# [Requirement 1]
Copy out every line of the records that contains the string "appears", treating uppercase and lowercase letters as different.

# [Excerpt provided]
(begin)
In [3]:
#!/usr/bin/env python3
# -*- coding: utf-8 -*-

import pandas as pd
import numpy as np
import os
import re
from typing import Optional, List, Dict, Any, Tuple

def _ensure_dir(path: str):
    os.makedirs(path, exist_ok=True)

def _sanitize(s: str) -> str:
    """Remove punctuation except spaces/hyphens, collapse spaces, trim."""
    s = re.sub(r"[^a-zA-Z0-9\s\-]", "", str(s))
    s = re.sub(r"\s+", " ", s).strip()
    return s

def _apply_candidate_filters(
    df: pd.DataFrame,
    *,
    current_year: int,
    min_annual_gallons: Optional[float] = None
) -> pd.DataFrame:
    """Filter candidate vehicles. If min_annual_gallons is given, estimate annual gallons
    as (age*gallons)/age (skip age<=0) and keep only rows >= threshold."""
    if df.empty:
        return df
    out = df.copy()
    if min_annual_gallons is not None:
        age = (current_year - pd.to_numeric(out["Model Year"], errors="coerce")).astype(float)
        with np.errstate(divide="ignore", invalid="ignore"):
            annual = pd.to_numeric(out["age * gallons"], errors="coerce") / age
        out["__annual_gallons__"] = annual
        out = out[(out["__annual_gallons__"].notna()) & (out["__annual_gallons__"] >= float(min_annual_gallons))].copy()
(end)
Dataset items:
(begin)
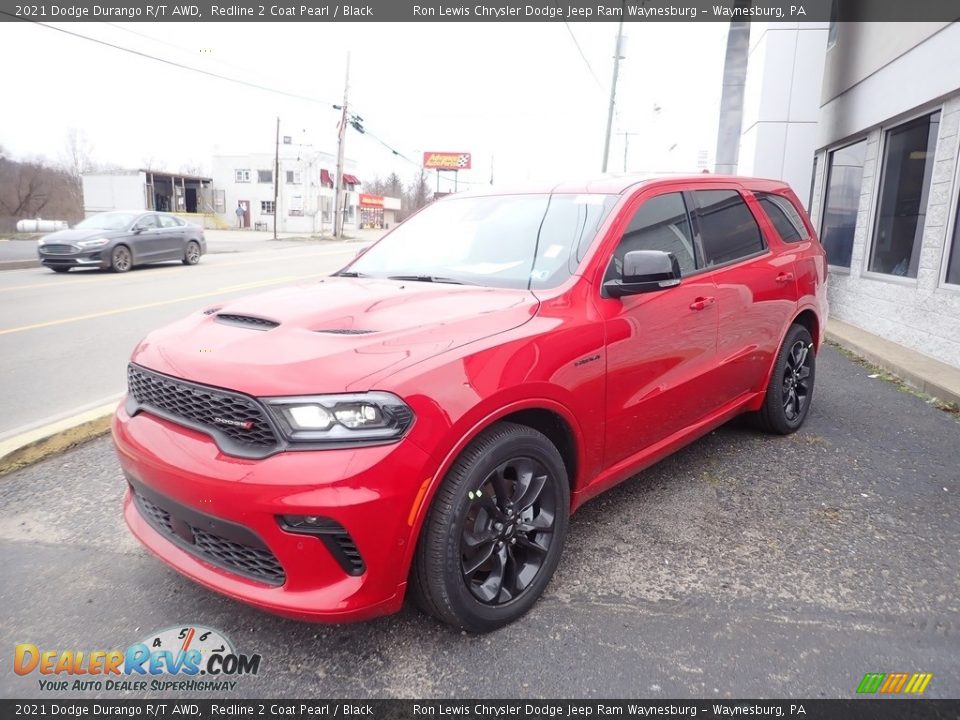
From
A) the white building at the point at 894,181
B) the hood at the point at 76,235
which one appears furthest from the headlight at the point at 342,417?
the hood at the point at 76,235

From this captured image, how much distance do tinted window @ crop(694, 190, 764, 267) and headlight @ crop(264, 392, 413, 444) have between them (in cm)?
232

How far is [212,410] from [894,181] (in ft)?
28.7

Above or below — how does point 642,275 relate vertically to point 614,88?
below

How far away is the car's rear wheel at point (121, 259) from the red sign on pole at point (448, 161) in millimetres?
69218

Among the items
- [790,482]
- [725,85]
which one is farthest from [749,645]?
[725,85]

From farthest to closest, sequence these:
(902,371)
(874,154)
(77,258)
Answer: (77,258) < (874,154) < (902,371)

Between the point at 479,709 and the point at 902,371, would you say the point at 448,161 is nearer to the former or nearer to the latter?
the point at 902,371

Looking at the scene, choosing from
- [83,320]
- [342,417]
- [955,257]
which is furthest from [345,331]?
[83,320]

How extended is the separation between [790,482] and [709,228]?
62.0 inches

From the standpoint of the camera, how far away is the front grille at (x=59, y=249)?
1503cm

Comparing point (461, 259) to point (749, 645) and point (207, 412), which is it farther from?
point (749, 645)

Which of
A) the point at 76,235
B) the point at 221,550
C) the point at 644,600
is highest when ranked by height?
the point at 76,235

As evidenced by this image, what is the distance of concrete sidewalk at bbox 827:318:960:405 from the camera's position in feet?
18.4

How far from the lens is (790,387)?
4590 millimetres
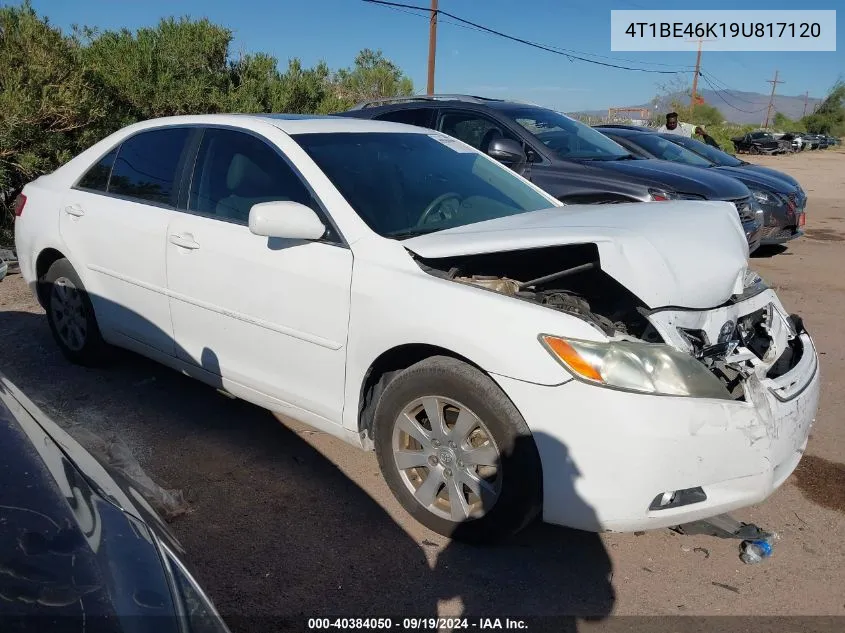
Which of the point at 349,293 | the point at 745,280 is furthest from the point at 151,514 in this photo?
the point at 745,280

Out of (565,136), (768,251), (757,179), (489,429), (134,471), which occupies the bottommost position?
(768,251)

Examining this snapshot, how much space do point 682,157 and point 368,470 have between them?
25.8 ft

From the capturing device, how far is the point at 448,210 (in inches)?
144

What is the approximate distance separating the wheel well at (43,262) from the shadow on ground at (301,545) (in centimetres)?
104

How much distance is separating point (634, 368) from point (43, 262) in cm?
401

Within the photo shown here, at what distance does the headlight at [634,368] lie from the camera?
255 centimetres

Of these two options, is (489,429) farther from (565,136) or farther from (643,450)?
(565,136)

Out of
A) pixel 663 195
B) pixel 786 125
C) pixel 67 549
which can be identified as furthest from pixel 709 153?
pixel 786 125

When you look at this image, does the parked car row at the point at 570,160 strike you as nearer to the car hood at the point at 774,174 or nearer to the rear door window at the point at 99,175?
the car hood at the point at 774,174

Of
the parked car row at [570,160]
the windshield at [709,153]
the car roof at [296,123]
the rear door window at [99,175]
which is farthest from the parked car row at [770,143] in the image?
the rear door window at [99,175]

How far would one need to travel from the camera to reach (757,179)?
31.4 ft

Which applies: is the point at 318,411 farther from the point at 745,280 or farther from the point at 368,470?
the point at 745,280

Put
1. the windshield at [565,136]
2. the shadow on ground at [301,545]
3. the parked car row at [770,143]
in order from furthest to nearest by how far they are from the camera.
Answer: the parked car row at [770,143], the windshield at [565,136], the shadow on ground at [301,545]

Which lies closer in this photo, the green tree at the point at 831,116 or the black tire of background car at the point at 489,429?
the black tire of background car at the point at 489,429
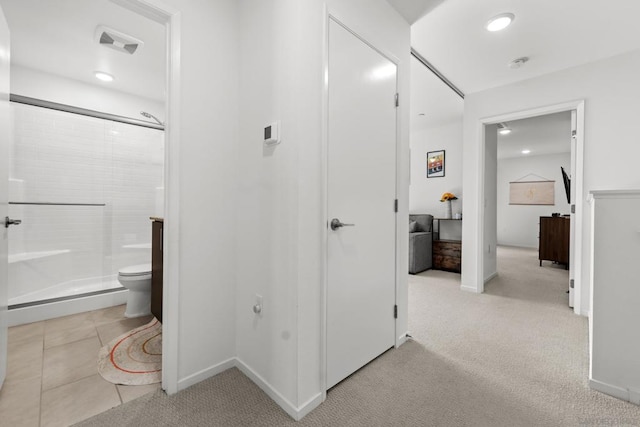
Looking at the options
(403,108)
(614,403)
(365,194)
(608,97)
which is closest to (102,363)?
(365,194)

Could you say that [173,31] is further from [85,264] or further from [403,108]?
[85,264]

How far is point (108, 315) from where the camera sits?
2.62m

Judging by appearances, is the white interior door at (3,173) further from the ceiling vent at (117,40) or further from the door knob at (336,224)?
the door knob at (336,224)

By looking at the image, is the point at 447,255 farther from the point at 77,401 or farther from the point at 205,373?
the point at 77,401

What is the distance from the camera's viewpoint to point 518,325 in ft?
8.07

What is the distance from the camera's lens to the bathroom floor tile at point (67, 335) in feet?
6.85

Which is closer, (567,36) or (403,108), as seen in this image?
(403,108)

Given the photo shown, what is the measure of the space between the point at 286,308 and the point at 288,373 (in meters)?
0.33

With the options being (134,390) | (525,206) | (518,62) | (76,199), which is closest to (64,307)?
(76,199)

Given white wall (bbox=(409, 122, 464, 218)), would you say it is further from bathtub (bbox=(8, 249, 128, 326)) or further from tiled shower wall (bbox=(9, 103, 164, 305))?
bathtub (bbox=(8, 249, 128, 326))

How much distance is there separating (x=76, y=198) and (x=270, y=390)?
316 centimetres

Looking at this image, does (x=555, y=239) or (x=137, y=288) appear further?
(x=555, y=239)

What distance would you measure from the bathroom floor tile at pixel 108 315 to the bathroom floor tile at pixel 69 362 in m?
0.38

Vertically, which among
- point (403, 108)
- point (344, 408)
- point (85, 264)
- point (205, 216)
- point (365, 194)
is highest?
point (403, 108)
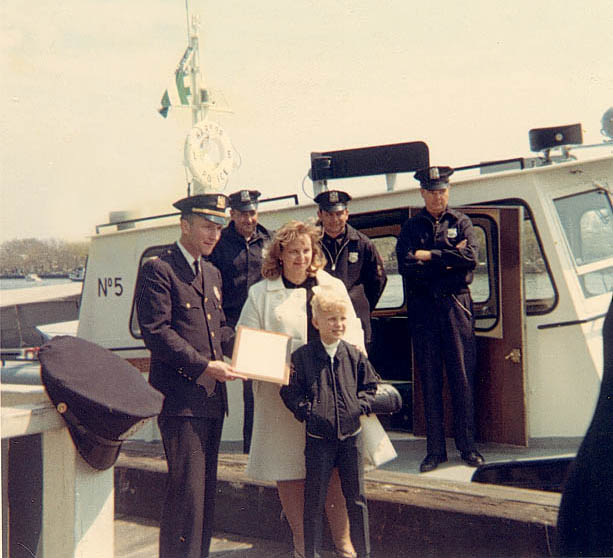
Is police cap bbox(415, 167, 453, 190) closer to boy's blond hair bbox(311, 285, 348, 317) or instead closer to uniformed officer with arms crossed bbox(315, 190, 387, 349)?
uniformed officer with arms crossed bbox(315, 190, 387, 349)

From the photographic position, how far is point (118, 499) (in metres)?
5.22

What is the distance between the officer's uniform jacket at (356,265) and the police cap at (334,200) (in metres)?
0.17

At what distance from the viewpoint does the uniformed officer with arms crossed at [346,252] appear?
559 centimetres

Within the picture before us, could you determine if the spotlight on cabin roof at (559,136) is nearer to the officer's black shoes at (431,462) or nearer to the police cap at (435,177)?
the police cap at (435,177)

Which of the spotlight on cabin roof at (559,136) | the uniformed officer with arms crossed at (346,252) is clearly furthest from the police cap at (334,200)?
the spotlight on cabin roof at (559,136)

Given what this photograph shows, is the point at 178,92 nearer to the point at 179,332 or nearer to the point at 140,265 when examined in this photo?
the point at 140,265

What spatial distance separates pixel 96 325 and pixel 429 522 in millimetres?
5201

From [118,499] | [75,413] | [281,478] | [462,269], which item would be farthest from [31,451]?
[462,269]

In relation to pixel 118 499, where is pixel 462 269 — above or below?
above

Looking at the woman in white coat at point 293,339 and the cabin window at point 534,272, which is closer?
the woman in white coat at point 293,339

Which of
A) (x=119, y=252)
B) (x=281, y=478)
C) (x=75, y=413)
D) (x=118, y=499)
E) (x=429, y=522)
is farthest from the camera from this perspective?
(x=119, y=252)

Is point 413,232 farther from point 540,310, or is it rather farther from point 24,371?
point 24,371

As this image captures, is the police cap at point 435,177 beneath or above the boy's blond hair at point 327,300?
above

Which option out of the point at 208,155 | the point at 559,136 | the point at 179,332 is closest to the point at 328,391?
the point at 179,332
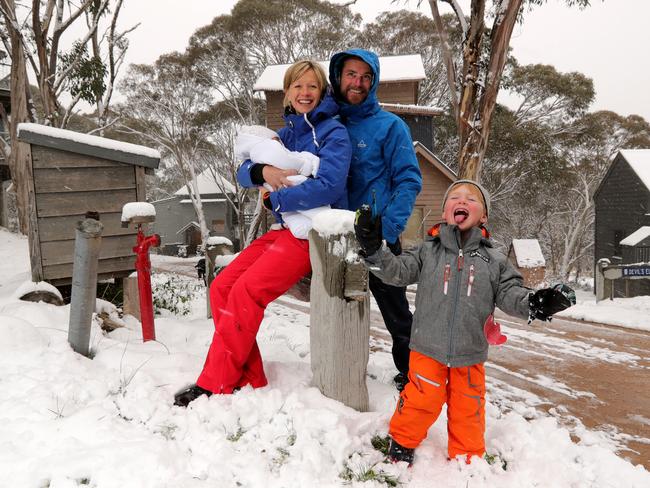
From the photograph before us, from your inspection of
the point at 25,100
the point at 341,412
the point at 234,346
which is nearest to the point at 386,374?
the point at 341,412

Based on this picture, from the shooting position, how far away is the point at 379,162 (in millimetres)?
2789

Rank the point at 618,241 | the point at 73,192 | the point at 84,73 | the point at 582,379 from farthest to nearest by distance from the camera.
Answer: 1. the point at 618,241
2. the point at 84,73
3. the point at 73,192
4. the point at 582,379

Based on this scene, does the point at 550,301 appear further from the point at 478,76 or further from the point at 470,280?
the point at 478,76

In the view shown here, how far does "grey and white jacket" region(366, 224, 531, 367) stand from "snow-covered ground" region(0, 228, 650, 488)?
20.9 inches

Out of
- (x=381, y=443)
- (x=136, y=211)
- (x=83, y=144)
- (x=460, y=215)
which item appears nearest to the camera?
(x=381, y=443)

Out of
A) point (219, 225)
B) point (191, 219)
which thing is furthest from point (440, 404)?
point (191, 219)

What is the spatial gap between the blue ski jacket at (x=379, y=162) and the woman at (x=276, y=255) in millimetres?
200

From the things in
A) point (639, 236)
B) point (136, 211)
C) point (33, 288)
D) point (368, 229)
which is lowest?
point (639, 236)

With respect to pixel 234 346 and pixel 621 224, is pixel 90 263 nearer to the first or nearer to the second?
pixel 234 346

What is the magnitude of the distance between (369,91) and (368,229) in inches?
47.7

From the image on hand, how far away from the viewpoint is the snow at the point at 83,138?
4.25 m

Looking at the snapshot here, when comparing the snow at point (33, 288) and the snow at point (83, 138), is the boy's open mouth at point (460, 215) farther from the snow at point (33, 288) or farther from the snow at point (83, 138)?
the snow at point (33, 288)

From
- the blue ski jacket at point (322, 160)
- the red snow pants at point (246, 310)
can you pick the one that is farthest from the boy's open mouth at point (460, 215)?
the red snow pants at point (246, 310)

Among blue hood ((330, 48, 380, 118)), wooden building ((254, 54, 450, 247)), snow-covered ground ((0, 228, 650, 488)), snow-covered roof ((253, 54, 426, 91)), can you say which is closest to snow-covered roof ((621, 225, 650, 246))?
(end)
# [Requirement 2]
In the Python code, which column is subtracted from the current year to compute a vehicle's age?

# [Exercise answer 1]
which one appears furthest from the headlight at the point at 342,417?
which item appears nearest to the camera?

# [Exercise answer 2]
The "Model Year" column.